Work order:
Wherever the string "frame" appears in a line of the listing below, report that line.
** Data for this exercise follows **
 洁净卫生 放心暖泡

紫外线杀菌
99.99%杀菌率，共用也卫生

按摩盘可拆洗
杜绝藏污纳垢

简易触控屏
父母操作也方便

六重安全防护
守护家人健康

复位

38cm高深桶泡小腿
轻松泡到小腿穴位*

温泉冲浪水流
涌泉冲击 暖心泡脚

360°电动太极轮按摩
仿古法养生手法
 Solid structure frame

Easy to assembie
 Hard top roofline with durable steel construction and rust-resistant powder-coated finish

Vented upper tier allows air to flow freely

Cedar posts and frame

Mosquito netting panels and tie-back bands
** End of Data for this exercise **
** Data for this exercise follows **
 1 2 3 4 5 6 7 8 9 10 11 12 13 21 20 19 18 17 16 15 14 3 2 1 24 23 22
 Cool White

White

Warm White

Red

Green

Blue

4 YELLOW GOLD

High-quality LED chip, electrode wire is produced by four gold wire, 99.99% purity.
** End of Data for this exercise **
Solution for this problem:
 Solid structure frame
Cedar posts and frame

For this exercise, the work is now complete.